### Extract to read
The court reasoned that the data stored is personal data according to Article 4(1) GDPR, and that the data subject had a right to erasure pursuant to Article 17(1)(d) GDPR. According to the OLG Dresden, the data could not be lawfully processed under Article 6(1)(c) GDPR since there was no legal obligation to retain the name, address and date of birth under German tax law. The court also held that processing was not justified under Article 6(1)(f) GDPR either, since storing the data was not indispensable for the collection of the debt.

Moreover, the OLG Dresden stated that despite being marked as invalid, the possibility that the data would be processed in the future, or be sent to third parties could not be excluded. According to the court, the fact that the data subject could get confused with his son again as a result of the deletion of the data, was a risk he took according to his own free will.

### Record list
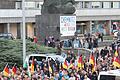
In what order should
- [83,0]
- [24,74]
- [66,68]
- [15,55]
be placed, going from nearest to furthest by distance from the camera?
[24,74]
[66,68]
[15,55]
[83,0]

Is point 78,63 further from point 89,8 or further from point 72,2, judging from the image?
point 89,8

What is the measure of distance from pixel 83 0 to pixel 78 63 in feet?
159

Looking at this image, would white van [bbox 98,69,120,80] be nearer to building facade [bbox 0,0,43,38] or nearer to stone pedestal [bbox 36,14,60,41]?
stone pedestal [bbox 36,14,60,41]

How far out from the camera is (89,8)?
233ft

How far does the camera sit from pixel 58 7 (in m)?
35.6

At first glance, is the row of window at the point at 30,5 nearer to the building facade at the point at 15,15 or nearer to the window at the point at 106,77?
the building facade at the point at 15,15

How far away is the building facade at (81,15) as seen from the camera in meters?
62.1

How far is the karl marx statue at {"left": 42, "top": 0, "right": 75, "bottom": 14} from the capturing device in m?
35.4

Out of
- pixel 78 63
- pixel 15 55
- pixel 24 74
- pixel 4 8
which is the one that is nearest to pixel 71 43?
pixel 15 55

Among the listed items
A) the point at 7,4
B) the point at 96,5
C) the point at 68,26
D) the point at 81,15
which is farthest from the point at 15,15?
the point at 68,26

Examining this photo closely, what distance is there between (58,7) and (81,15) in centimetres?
3340

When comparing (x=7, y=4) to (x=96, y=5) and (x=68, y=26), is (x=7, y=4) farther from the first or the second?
(x=68, y=26)

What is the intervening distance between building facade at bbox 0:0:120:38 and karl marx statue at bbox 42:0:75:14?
25.0 m

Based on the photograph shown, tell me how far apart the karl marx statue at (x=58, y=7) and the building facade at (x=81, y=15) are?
82.0 ft
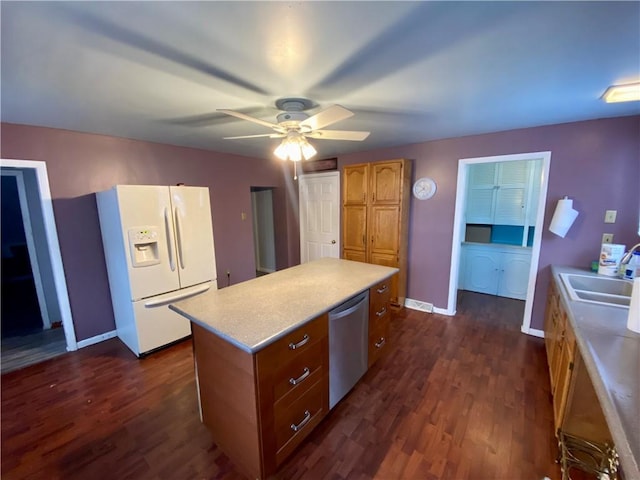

### Work to complete
1 > According to the ruling summary, why could the data not be lawfully processed under Article 6(1)(c) GDPR?
2 > Reproduce the passage of the ruling summary starting with "The court reasoned" and going on through "of the debt.".
3 > Carry on the ruling summary on the OLG Dresden decision from the point where it stops.

### Answers to the exercise
1 > The data could not be lawfully processed under Article 6(1)(c) GDPR because, according to the OLG Dresden, German tax law imposed no legal obligation to retain the name, address and date of birth.

2 >
The court reasoned that the data stored is personal data according to Article 4(1) GDPR, and that the data subject had a right to erasure pursuant to Article 17(1)(d) GDPR. According to the OLG Dresden, the data could not be lawfully processed under Article 6(1)(c) GDPR since there was no legal obligation to retain the name, address and date of birth under German tax law. The court also held that processing was not justified under Article 6(1)(f) GDPR either, since storing the data was not indispensable for the collection of the debt.

3 >
Additionally, the OLG Dresden stipulated that the data subject had a right to injunctive relief according to § 823(1) in conjunction with § 1004 of the German Civil Code (Bürgerliches Gesetzbuch - BGB). The court reasoned that the right to injunctive relief applies in addition to the rights of the GDPR, as this is the only way to ensure full legal protection of a data subject whose data has been processed unlawfully. According to the court, it cannot be presumed that the GDPR excludes a right to injunctive relief under national law, just because it does not contain such a right itself. On the contrary, in the court's view, this gap in legal protection must be closed on the basis of national law, because without the right to injunctive relief, the protection of the data subject's fundamental rights would be insufficient.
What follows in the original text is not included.